→ **WHAT IS EXPECTED**
Leaving the pictures aside, transcribe every line below exactly.

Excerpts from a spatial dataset
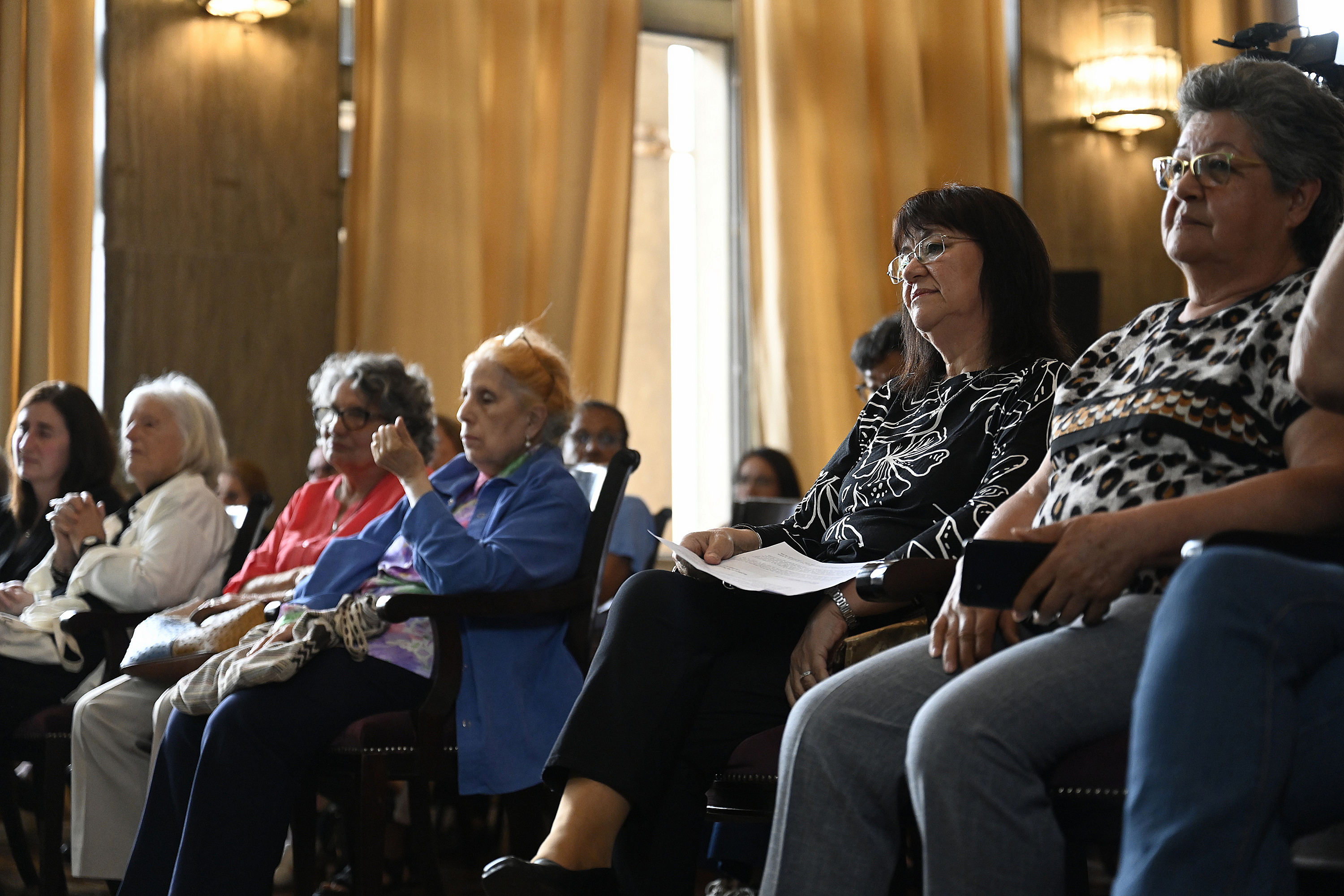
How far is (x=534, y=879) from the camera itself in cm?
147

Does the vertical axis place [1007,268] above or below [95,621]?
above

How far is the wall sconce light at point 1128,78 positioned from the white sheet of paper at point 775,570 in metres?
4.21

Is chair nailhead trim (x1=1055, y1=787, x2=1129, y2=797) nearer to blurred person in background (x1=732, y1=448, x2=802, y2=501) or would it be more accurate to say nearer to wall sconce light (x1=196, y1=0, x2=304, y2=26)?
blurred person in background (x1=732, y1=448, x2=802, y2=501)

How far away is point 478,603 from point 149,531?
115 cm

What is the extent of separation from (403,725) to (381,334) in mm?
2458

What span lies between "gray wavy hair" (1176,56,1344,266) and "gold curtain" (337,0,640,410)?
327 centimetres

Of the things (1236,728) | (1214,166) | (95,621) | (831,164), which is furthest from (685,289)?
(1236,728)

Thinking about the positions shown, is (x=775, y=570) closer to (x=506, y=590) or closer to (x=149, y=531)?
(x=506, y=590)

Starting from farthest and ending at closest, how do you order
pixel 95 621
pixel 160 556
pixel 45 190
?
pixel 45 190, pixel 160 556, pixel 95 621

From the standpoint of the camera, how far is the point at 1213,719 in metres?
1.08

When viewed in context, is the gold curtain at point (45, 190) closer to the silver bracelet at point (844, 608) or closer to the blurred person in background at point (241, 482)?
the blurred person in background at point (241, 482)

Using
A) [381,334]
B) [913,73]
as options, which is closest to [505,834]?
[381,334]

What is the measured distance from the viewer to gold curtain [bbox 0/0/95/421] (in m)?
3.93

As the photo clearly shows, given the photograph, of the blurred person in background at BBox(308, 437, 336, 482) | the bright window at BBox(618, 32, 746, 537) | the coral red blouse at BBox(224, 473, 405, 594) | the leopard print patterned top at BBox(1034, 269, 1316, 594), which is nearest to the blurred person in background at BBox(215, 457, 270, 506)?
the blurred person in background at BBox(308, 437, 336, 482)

→ **ANSWER FOR THE TASK**
How far is (x=534, y=879) from the camera itself in cm?
147

Does the vertical axis place [1007,268] above or below [95,621]?
above

How far is the wall sconce light at point 1128,78 positioned from the white sheet of paper at point 775,570 in metres?
4.21

Is chair nailhead trim (x1=1055, y1=787, x2=1129, y2=797) nearer to blurred person in background (x1=732, y1=448, x2=802, y2=501) or would it be more accurate to say nearer to wall sconce light (x1=196, y1=0, x2=304, y2=26)?
blurred person in background (x1=732, y1=448, x2=802, y2=501)

How far away is point 478,603 from point 149,531?
115 cm

What is the extent of separation from (403,725) to (381,334) in mm?
2458

What span lies between "gray wavy hair" (1176,56,1344,266) and "gold curtain" (337,0,640,410)?
327 centimetres

Of the things (1236,728) | (1214,166) | (95,621) | (831,164), which is furthest from (685,289)?
(1236,728)

Thinking about the positions shown, is (x=775, y=570) closer to (x=506, y=590) or closer to (x=149, y=531)?
(x=506, y=590)

Starting from farthest and ending at closest, how do you order
pixel 95 621
pixel 160 556
pixel 45 190
?
pixel 45 190, pixel 160 556, pixel 95 621

From the standpoint of the camera, how far is the point at 1213,719 in metres?
1.08

When viewed in context, is the gold curtain at point (45, 190) closer to the silver bracelet at point (844, 608) or closer to the blurred person in background at point (241, 482)?
the blurred person in background at point (241, 482)

Using
A) [381,334]
B) [913,73]
as options, which is closest to [505,834]?
[381,334]

What is the measured distance from the viewer to gold curtain [bbox 0/0/95/421] (in m)?
3.93

As the photo clearly shows, given the photograph, of the blurred person in background at BBox(308, 437, 336, 482) | the bright window at BBox(618, 32, 746, 537) | the coral red blouse at BBox(224, 473, 405, 594) | the leopard print patterned top at BBox(1034, 269, 1316, 594), which is nearest to the blurred person in background at BBox(215, 457, 270, 506)?
the blurred person in background at BBox(308, 437, 336, 482)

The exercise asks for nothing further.